FLAUBERT_PRETRAINED_MODEL_ARCHIVE_LIST = [
"flaubert/flaubert_small_cased",
"flaubert/flaubert_base_uncased",
"flaubert/flaubert_base_cased",
"flaubert/flaubert_large_cased",
# See all Flaubert models at https://huggingface.co/models?filter=flaubert
]
FLAUBERT_START_DOCSTRING = r"""
This model inherits from :class:`~transformers.PreTrainedModel`. Check the superclass documentation for the generic
methods the library implements for all its model (such as downloading or saving, resizing the input embeddings,
pruning heads etc.)
This model is also a PyTorch `torch.nn.Module <https://pytorch.org/docs/stable/nn.html#torch.nn.Module>`__
subclass. Use it as a regular PyTorch Module and refer to the PyTorch documentation for all matter related to
general usage and behavior.
Parameters:
config (:class:`~transformers.FlaubertConfig`): Model configuration class with all the parameters of the model.
Initializing with a config file does not load the weights associated with the model, only the
configuration. Check out the :meth:`~transformers.PreTrainedModel.from_pretrained` method to load the model
weights.
"""
FLAUBERT_INPUTS_DOCSTRING = r"""
Args:
input_ids (:obj:`torch.LongTensor` of shape :obj:`(batch_size, sequence_length)`):
Indices of input sequence tokens in the vocabulary.

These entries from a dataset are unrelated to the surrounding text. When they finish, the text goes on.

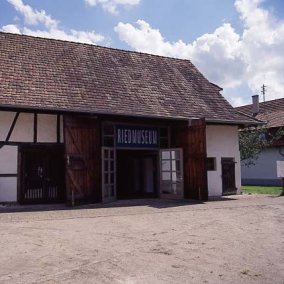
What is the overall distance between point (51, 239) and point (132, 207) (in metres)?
5.78

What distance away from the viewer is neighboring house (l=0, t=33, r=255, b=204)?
46.9 ft

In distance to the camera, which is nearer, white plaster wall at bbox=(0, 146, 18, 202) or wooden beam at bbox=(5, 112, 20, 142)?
white plaster wall at bbox=(0, 146, 18, 202)

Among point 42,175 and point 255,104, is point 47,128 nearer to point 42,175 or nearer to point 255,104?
A: point 42,175

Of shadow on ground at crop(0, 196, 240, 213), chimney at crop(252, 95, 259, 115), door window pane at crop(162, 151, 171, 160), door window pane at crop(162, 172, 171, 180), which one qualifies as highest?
chimney at crop(252, 95, 259, 115)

Indices can be obtained using :class:`~transformers.FlaubertTokenizer`. See
:meth:`transformers.PreTrainedTokenizer.encode` and :meth:`transformers.PreTrainedTokenizer.__call__` for
details.
`What are input IDs? <../glossary.html#input-ids>`__
attention_mask (:obj:`torch.FloatTensor` of shape :obj:`(batch_size, sequence_length)`, `optional`):
Mask to avoid performing attention on padding token indices. Mask values selected in ``[0, 1]``:
- 1 for tokens that are **not masked**,
- 0 for tokens that are **masked**.
`What are attention masks? <../glossary.html#attention-mask>`__
token_type_ids (:obj:`torch.LongTensor` of shape :obj:`(batch_size, sequence_length)`, `optional`):
Segment token indices to indicate first and second portions of the inputs. Indices are selected in ``[0,
1]``:
- 0 corresponds to a `sentence A` token,
- 1 corresponds to a `sentence B` token.
`What are token type IDs? <../glossary.html#token-type-ids>`_
position_ids (:obj:`torch.LongTensor` of shape :obj:`(batch_size, sequence_length)`, `optional`):
Indices of positions of each input sequence tokens in the position embeddings. Selected in the range ``[0,
config.max_position_embeddings - 1]``.
`What are position IDs? <../glossary.html#position-ids>`_
lengths (:obj:`torch.LongTensor` of shape :obj:`(batch_size,)`, `optional`):
Length of each sentence that can be used to avoid performing attention on padding token indices. You can
also use :obj:`attention_mask` for the same result (see above), kept here for compatibility. Indices
selected in ``[0, ..., input_ids.size(-1)]``:
cache (:obj:`Dict[str, torch.FloatTensor]`, `optional`):
Dictionary strings to ``torch.FloatTensor`` that contains precomputed hidden-states (key and values in the
attention blocks) as computed by the model (see :obj:`cache` output below). Can be used to speed up
sequential decoding. The dictionary object will be modified in-place during the forward pass to add newly
computed hidden-states.
head_mask (:obj:`torch.FloatTensor` of shape :obj:`(num_heads,)` or :obj:`(num_layers, num_heads)`, `optional`):
Mask to nullify selected heads of the self-attention modules. Mask values selected in ``[0, 1]``:
- 1 indicates the head is **not masked**,
- 0 indicates the head is **masked**.
inputs_embeds (:obj:`torch.FloatTensor` of shape :obj:`(batch_size, sequence_length, hidden_size)`, `optional`):
Optionally, instead of passing :obj:`input_ids` you can choose to directly pass an embedded representation.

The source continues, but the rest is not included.